The exercise:
Please switch "viewer" to "observer" in the records starting at the line containing "What is the measured distance" and ending at the line containing "11.2 meters". Give only those lines again, with nothing else changed.

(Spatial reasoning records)
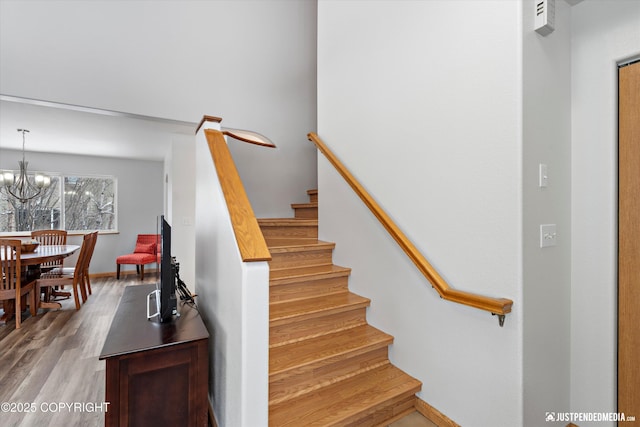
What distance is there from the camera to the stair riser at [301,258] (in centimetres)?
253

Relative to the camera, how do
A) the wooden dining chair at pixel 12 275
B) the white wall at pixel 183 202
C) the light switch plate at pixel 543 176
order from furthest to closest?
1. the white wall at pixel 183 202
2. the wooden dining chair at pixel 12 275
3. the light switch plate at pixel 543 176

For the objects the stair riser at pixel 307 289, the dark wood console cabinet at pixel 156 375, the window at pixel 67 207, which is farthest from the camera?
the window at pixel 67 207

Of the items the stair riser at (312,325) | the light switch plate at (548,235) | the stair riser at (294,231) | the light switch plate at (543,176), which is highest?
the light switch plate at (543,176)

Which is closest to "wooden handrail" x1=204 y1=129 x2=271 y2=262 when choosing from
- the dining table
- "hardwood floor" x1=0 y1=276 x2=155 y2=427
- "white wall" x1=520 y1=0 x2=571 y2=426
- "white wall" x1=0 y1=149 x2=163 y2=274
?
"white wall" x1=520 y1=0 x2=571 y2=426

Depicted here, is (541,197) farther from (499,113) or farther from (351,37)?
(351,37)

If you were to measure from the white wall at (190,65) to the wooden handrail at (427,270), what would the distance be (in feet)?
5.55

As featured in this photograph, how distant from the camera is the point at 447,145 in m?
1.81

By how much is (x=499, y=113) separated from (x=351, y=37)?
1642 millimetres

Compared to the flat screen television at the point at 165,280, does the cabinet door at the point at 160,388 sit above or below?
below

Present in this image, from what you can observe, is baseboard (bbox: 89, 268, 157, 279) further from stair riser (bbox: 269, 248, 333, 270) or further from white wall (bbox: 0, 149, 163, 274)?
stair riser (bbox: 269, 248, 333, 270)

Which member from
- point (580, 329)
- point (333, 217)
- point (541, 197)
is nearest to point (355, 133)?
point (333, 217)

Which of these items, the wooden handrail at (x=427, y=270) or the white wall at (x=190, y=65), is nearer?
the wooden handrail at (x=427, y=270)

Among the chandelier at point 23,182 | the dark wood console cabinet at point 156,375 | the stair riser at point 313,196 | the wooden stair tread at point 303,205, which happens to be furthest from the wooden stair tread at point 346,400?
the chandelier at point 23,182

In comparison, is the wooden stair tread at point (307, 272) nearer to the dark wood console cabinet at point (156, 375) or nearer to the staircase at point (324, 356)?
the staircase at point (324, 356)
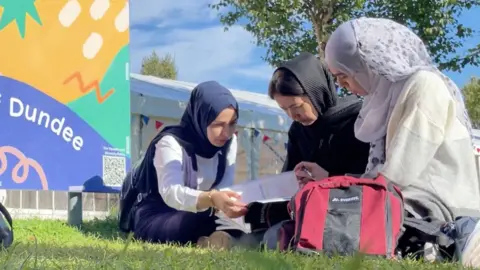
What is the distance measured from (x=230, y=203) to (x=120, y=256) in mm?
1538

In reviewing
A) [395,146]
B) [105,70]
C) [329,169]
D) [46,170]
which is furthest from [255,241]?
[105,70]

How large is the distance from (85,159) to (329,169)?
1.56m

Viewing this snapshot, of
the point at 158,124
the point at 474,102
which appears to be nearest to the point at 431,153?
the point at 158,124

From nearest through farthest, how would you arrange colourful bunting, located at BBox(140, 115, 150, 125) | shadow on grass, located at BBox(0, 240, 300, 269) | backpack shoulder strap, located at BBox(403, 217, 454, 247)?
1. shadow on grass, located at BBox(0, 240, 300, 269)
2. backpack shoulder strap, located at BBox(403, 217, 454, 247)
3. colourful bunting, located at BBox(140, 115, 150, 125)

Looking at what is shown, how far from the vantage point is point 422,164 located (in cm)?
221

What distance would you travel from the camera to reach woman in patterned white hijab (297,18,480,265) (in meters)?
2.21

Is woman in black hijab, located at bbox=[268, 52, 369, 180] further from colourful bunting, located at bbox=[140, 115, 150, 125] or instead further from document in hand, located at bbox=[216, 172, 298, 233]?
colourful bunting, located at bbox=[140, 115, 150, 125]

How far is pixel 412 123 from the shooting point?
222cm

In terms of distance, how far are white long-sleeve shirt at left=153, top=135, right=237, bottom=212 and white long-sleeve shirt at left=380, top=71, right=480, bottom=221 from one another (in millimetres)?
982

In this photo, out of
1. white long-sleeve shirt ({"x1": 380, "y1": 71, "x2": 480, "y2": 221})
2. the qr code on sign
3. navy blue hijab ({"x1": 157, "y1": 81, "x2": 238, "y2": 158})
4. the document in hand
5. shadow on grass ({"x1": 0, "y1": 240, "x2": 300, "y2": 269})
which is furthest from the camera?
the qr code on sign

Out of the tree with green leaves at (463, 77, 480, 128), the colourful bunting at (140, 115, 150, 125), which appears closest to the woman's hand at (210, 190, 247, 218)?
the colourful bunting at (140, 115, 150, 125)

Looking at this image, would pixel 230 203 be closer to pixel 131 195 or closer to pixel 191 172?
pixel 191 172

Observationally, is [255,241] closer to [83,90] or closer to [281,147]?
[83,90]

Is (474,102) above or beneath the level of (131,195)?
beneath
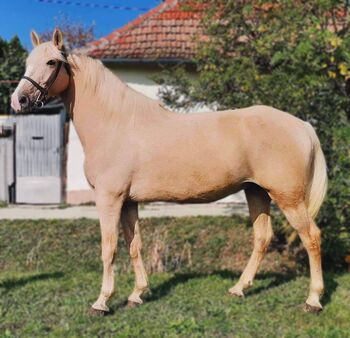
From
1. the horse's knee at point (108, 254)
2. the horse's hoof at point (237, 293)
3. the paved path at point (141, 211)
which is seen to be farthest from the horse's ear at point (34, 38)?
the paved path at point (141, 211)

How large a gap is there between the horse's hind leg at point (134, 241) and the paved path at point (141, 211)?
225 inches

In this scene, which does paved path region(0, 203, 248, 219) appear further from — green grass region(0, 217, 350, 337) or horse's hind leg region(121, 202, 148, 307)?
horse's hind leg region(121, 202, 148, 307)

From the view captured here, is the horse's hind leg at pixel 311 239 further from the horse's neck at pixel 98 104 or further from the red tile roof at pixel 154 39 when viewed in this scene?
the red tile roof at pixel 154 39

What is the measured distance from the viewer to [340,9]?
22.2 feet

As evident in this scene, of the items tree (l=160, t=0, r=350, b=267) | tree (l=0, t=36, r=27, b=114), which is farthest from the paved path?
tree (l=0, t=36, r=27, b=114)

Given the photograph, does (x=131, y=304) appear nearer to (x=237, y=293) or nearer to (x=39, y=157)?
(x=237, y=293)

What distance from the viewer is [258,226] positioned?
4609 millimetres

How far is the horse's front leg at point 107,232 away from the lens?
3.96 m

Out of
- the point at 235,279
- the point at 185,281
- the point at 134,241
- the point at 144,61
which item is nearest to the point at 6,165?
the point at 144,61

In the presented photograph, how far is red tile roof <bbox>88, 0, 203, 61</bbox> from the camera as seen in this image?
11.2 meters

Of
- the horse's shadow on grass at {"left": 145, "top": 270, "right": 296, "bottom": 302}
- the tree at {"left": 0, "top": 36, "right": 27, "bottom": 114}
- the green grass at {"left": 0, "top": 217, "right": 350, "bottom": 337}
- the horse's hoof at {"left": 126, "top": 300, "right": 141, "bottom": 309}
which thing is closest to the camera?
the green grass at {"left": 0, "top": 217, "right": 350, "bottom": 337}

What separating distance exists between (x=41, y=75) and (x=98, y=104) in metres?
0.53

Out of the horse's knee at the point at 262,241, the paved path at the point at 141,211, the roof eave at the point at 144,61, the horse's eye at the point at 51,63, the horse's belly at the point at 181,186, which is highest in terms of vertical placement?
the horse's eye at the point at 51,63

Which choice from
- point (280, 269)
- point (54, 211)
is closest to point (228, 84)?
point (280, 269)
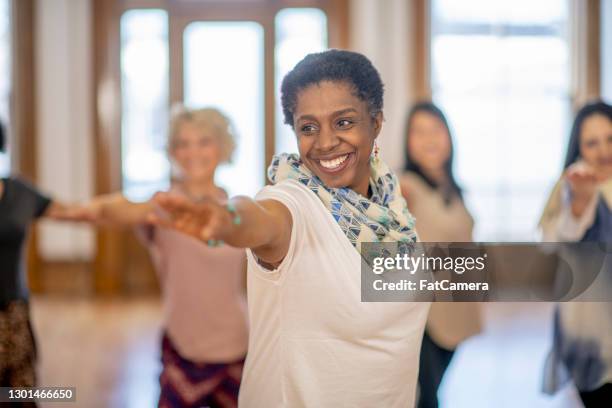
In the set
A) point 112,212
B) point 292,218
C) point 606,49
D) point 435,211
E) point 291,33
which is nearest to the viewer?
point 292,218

---

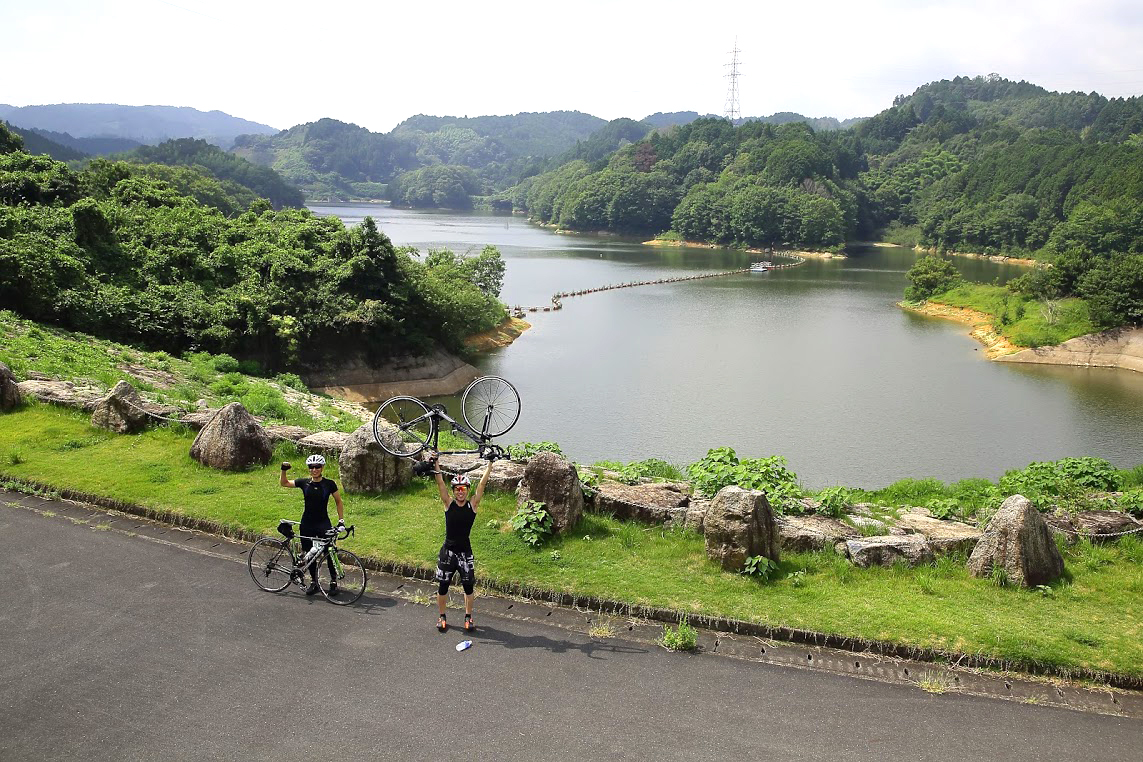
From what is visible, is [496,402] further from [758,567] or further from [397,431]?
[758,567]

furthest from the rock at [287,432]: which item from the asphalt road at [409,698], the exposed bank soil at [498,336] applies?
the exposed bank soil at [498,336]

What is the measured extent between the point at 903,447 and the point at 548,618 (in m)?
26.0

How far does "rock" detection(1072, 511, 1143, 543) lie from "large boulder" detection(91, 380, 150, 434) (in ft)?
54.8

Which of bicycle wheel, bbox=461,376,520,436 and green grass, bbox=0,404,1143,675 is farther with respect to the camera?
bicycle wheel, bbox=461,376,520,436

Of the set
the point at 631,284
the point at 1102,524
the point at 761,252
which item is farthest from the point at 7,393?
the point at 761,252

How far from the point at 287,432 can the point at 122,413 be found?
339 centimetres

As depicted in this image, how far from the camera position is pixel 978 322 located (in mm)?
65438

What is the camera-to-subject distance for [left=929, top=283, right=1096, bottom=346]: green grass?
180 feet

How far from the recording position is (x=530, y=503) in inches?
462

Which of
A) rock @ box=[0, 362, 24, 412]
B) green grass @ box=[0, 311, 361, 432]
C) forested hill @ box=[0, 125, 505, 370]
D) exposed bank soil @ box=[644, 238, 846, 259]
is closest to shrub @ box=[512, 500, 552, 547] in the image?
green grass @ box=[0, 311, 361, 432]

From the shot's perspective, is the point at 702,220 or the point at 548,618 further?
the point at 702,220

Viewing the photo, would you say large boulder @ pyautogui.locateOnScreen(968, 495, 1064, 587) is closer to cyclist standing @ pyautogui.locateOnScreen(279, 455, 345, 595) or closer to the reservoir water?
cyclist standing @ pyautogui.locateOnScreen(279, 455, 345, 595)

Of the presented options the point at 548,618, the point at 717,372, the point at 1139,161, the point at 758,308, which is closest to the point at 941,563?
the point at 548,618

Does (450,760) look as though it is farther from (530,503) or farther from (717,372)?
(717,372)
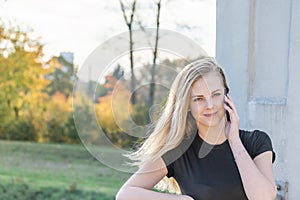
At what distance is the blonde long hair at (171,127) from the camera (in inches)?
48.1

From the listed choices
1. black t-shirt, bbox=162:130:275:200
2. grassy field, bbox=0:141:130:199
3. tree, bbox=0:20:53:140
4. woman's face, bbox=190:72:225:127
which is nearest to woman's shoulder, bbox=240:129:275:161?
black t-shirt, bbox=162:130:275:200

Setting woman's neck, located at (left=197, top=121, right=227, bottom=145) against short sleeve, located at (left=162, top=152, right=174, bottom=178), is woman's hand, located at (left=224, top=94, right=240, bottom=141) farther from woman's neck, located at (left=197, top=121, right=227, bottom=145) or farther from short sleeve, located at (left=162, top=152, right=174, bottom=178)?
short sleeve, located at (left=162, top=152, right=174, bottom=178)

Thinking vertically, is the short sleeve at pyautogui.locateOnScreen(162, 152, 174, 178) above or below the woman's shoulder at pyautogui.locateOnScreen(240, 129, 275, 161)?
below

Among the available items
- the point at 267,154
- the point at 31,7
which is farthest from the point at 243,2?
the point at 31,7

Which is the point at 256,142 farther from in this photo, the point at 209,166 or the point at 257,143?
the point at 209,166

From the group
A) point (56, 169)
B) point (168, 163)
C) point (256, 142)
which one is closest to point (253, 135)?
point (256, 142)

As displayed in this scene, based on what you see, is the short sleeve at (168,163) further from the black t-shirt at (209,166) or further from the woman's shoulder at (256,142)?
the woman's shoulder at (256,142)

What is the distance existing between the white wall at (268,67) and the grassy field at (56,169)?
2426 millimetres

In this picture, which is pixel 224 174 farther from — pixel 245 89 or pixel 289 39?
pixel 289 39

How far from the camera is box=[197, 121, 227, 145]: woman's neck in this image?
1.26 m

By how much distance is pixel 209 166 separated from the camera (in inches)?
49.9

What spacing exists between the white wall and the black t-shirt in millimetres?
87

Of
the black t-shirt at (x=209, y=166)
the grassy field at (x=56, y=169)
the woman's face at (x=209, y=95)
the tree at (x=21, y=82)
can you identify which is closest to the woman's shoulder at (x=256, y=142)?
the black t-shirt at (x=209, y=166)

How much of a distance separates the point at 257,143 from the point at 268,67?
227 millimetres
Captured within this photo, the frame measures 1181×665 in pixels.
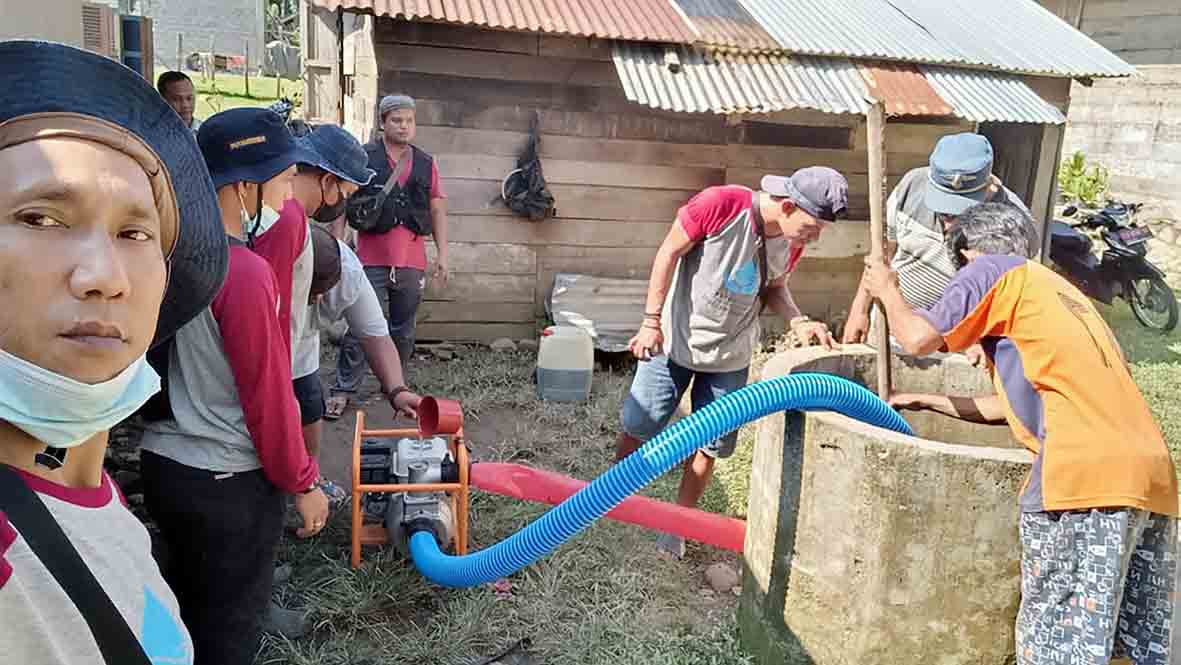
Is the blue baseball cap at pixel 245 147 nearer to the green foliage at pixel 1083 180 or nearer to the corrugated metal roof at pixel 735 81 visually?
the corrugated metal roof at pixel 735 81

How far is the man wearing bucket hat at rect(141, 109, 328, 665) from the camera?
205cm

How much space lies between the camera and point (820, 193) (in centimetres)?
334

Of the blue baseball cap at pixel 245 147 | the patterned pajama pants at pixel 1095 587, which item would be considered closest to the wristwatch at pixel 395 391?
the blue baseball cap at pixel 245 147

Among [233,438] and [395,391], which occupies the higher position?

---

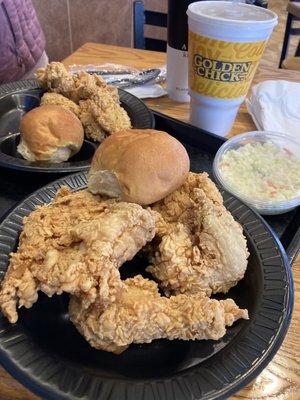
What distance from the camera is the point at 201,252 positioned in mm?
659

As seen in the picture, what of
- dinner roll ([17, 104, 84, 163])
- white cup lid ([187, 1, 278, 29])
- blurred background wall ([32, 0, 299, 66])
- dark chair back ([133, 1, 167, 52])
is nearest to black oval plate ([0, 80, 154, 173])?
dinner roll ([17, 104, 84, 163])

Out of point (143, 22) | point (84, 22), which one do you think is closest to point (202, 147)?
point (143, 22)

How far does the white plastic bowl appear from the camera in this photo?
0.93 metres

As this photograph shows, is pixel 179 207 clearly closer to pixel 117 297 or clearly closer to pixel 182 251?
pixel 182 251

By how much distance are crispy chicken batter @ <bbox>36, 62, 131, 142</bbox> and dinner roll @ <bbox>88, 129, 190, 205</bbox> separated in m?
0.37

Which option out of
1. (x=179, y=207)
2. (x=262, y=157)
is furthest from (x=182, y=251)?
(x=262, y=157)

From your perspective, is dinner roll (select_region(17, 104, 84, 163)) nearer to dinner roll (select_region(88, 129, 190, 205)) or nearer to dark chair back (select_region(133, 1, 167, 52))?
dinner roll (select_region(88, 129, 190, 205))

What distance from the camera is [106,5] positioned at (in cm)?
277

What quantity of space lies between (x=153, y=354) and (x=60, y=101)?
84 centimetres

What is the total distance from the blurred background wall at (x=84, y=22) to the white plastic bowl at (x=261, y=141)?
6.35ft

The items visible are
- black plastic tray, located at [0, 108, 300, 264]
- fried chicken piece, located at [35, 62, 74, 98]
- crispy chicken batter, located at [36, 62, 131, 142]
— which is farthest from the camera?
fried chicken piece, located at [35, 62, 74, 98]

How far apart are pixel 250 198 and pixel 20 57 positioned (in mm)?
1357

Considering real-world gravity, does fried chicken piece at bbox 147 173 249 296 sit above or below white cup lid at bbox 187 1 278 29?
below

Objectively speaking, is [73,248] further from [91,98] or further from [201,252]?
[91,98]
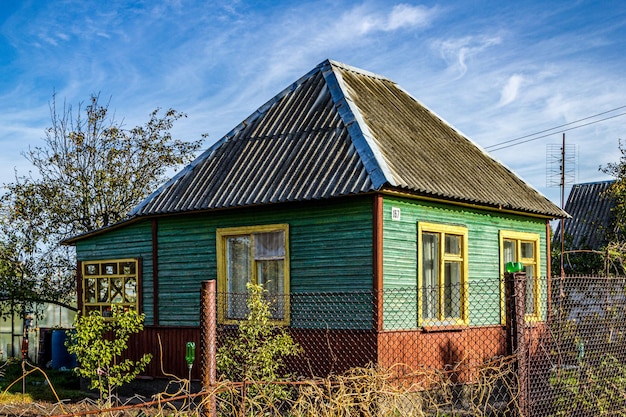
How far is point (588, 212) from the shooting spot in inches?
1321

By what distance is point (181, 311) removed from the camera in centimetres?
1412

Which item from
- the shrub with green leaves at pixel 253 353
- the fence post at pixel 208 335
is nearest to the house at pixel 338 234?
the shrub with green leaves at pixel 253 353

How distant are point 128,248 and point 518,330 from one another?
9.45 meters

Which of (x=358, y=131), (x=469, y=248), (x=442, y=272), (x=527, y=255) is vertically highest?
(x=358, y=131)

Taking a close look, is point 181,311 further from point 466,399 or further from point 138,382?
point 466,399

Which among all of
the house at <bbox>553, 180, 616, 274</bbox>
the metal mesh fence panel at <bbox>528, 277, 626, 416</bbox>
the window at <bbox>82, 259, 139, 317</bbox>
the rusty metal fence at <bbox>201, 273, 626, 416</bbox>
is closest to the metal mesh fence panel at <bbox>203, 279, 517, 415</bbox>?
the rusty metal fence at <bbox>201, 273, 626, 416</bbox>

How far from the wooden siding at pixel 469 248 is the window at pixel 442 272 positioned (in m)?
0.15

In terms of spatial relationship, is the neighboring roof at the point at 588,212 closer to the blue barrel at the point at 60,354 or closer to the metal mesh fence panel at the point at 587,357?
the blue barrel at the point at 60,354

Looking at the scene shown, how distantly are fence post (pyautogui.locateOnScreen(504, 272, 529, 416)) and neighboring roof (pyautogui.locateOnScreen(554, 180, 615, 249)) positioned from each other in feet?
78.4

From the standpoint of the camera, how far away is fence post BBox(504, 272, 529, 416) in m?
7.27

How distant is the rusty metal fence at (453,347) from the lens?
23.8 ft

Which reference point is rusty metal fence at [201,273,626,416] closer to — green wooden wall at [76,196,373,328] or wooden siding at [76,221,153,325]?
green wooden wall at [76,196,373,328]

Complete output:
What is the measured distance from the observer to [340,9]?
22.2 feet

As evident in this scene, of the items tree (l=160, t=0, r=350, b=267) | tree (l=0, t=36, r=27, b=114), which is farthest from the paved path?
tree (l=0, t=36, r=27, b=114)

Given the photograph, does (x=131, y=304) appear nearer to (x=237, y=293) or nearer to (x=39, y=157)?
(x=237, y=293)

What distance from the observer is [258,226] positioned?
4609 millimetres

How far is the horse's front leg at point 107,232 away from the lens?
3.96 m

Out of
- the point at 235,279
- the point at 185,281
- the point at 134,241
- the point at 144,61
which item is nearest to the point at 6,165?
the point at 144,61

In the presented photograph, how far is red tile roof <bbox>88, 0, 203, 61</bbox> from the camera as seen in this image?
11.2 meters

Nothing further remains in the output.